## ОТРЫВОК
|---|

Братья не только любуются Венецией — они размышляют. Отмечают, что «каждое местечко» в Венеции говорит о прошедшей славе и богатстве и нынешней бедности. С горечью пишут, что время венецианской республики ушло безвозвратно. В высказываниях Брюлловых о Венеции, как и потом, в описаниях римского быта, римских карнавалов, есть немало мест, свидетельствующих о том, что увидеть Италию помогала им мадам де Сталь — они явно читали ее «Коринну». Да и кто тогда в России не читал ее! Эта книга вышла в русском переводе в 1809 году. «В блестящем вымысле Коринны нашел я верные картины», — так говорил Пушкин, выражая мысли многих русских. В России имя Коринны стало нарицательным для женщин одаренных, с возвышенной душой. «Северной Коринной» называли Зинаиду Волконскую, с которой братья так близко сойдутся в Риме. В «Коринне» де Сталь пишет об Италии, находившейся тогда в плачевном состоянии, с верой в то, что в ней жив вольнолюбивый дух великого народа. Именно поэтому, как скоро узнает Карл, имя де Сталь было начертано на знаменах деятелей итальянского освободительного движения — Рисорджименто. Мы увидим, что Брюллов, чутко улавливавший веяния времени, тоже приобщится к этим идеям. Это станет залогом всеобщего признания его «Помпеи» именно итальянцами…

Расставшись с Венецией, Карл и Александр через Падую, Виченцу, Верону, Мантую, Болонью направились во Флоренцию. С холма Фьезоле открылась перед ними Флоренция. Казалось, кто-то обсыпал ее мелкой сероватой пылью, обесцветив красный ковер черепичных кровель. Над ними четко рисовался купол собора и горделиво взлетающая к небу башня Синьории. Флорентийские музеи превзошли все ожидания. Братья не устают восхищаться творениями Рафаэля, Тициана, Леонардо, подлинниками античных статуй. Меньше всего восторгов достается Микеланджело. Этот титан Возрождения дальше всех своих прославленных современников ушел от античных образцов. В глазах выпускников Петербургской Академии художеств он слишком несдержан, кипуч, неуемен. Его герои не отличаются классической красотой, в них живет бунтарская душа, им чуждо спокойствие. Когда он обращается к сюжетам из Библии, так хорошо знакомым братьям, он воссоздает их совсем не так, как учили Брюлловых в Академии. Ветхозаветные Моисей или Давид скорей напоминают богов языческих, какого-нибудь Юпитера, так щедро наделены они грозным и властным выражением. Тут же, во Флорентийском музее, юноши долго стоят перед Ниобеей. Вот что их привлекает здесь, в отличие от творений Микеланджело: скорбь и отчаяние выражены в античной статуе спокойно и достойно, в выражении ужаса сохранена красота, здесь поражает не столько страдание Ниобеи, сколько непоколебимая сила духа несчастной матери, потерявшей по воле богов всех своих прекрасных детей. Это впечатление оживет в душе Карла, когда он будет создавать образы своей «Помпеи».

|---|

## УПРАЖНЕНИЕ 1
Переведите на английский язык предложение из отрывка: «Флорентийские музеи превзошли все ожидания».
## УПРАЖНЕНИЕ 2
Изложите отрывок о братьях Брюлловых в Италии в двух предложениях.
## УПРАЖНЕНИЕ 3
Подхватите рассказ о путешествии братьев Брюлловых по Италии и продолжите его сразу после последнего предложения отрывка.
Приведенные далее строки никак не связаны с отрывком.

## ФРАГМЕНТ НАБОРА ДАННЫХ
|---|

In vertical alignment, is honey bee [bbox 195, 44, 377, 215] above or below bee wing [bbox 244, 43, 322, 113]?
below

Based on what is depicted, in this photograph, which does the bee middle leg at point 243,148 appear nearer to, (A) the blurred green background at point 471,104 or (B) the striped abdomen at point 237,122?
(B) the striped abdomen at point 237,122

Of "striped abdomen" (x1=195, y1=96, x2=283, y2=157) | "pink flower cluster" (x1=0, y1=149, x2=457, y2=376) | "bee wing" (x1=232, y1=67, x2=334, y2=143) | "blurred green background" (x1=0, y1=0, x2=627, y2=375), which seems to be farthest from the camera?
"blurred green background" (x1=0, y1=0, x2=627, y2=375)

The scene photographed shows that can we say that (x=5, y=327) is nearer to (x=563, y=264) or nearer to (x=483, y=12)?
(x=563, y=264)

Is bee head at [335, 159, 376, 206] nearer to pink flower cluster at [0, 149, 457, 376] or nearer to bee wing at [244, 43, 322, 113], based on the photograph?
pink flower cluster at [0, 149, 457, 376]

|---|

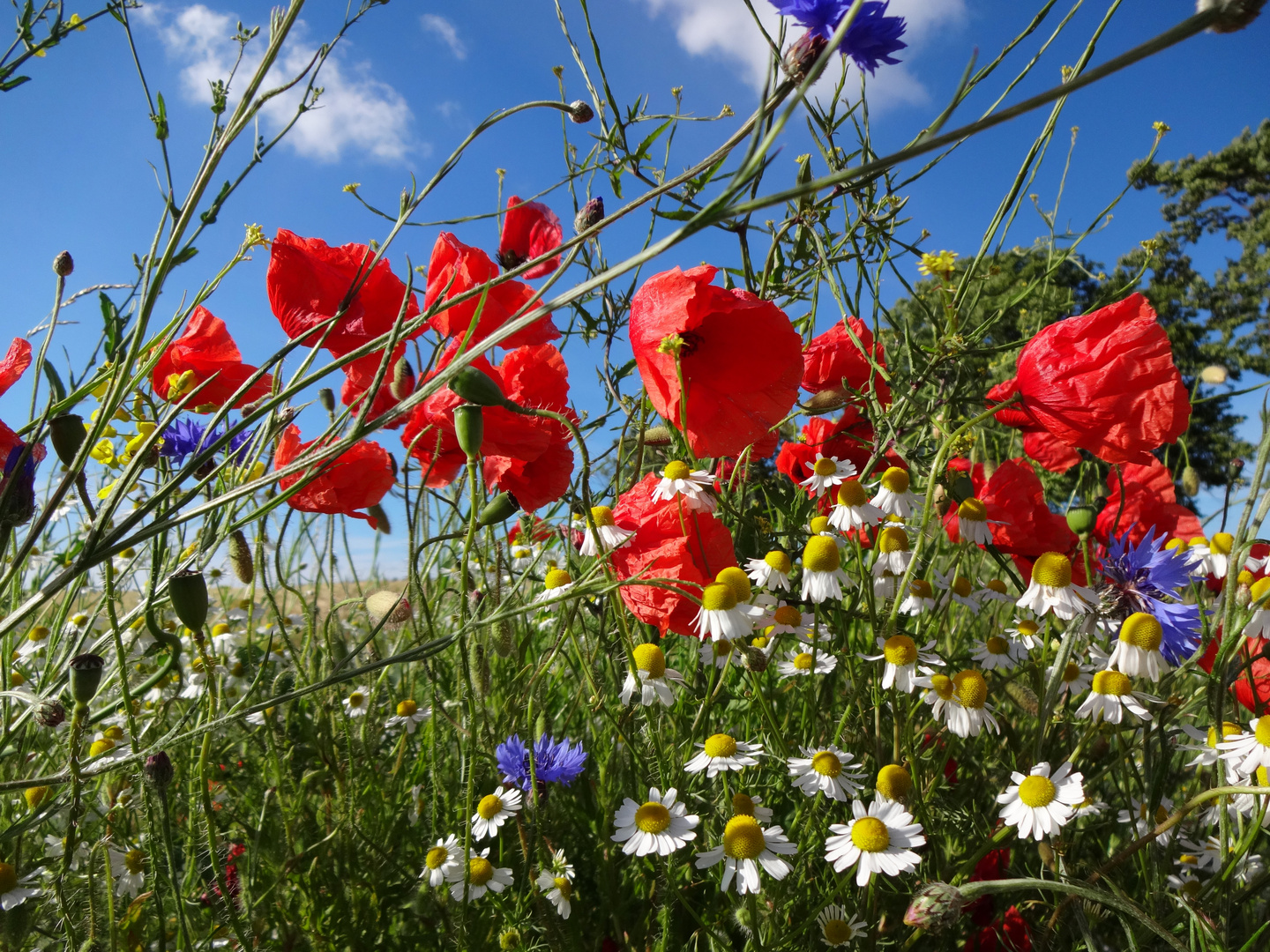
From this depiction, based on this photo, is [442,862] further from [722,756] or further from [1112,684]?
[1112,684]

|---|

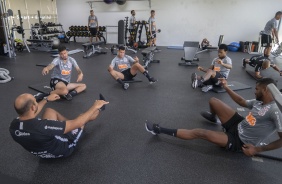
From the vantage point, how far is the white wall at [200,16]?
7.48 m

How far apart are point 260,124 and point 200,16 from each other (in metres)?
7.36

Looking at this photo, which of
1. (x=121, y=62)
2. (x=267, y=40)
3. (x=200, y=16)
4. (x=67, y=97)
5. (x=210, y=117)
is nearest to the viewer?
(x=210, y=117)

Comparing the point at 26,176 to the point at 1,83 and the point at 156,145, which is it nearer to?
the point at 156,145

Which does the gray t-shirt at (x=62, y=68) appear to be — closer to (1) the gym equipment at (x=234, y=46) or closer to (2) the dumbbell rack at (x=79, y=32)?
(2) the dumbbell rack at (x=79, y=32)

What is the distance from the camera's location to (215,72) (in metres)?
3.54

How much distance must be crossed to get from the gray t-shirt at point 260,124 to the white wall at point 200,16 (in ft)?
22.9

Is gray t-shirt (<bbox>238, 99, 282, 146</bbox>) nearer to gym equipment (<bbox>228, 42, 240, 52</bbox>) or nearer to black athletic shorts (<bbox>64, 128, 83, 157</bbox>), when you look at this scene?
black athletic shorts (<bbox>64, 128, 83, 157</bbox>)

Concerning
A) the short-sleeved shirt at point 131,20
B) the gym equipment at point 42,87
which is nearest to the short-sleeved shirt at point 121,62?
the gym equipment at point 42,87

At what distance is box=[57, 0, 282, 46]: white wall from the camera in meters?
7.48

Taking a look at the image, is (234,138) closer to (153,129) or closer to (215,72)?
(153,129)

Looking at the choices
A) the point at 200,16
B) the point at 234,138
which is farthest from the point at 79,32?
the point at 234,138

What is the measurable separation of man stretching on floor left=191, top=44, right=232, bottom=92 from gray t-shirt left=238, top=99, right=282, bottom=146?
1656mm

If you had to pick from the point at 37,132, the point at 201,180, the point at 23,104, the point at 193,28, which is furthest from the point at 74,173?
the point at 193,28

|---|

## РЕЗУЛЬТАТ ВЫПОЛНЕНИЯ 1
The Florentine museums exceeded all expectations.

## РЕЗУЛЬТАТ ВЫПОЛНЕНИЯ 2
В Венеции братья Брюлловы размышляют о безвозвратно ушедшем времени республики, а видеть Италию им помогает «Коринна» мадам де Сталь, чье имя было начертано на знаменах Рисорджименто. Во Флоренции они восхищаются творениями Рафаэля, Тициана, Леонардо и античными статуями, меньше всего восторгов достается Микеланджело, а спокойная и достойная скорбь Ниобеи оживет в душе Карла при создании образов «Помпеи».

## РЕЗУЛЬТАТ ВЫПОЛНЕНИЯ 3
В музеях Флоренции братья были покорены не только экспонатами, но и действующими поныне республиканскими порядками: музеи открыты для обозрения в любое время дня. И поныне, оказывается, народ Флоренции высоко чтит искусство — в залах они видели простолюдинов, охотно бравших на себя роль бесплатных гидов. Побывали путешественники и в церкви Санта-Кроче — тут и знаменитая гробница Микеланджело, и самое блестящее собрание великих усопших — Галилей, Макиавелли, Боккаччо…

2 мая 1823 года Брюлловы приблизились к Риму. Еще города не видно, а гигантский купол собора св. Петра ясно различим. Постепенно весь город, серо-коричневый, разбежавшийся по всем семи холмам бесчисленными зданиями, возник перед глазами.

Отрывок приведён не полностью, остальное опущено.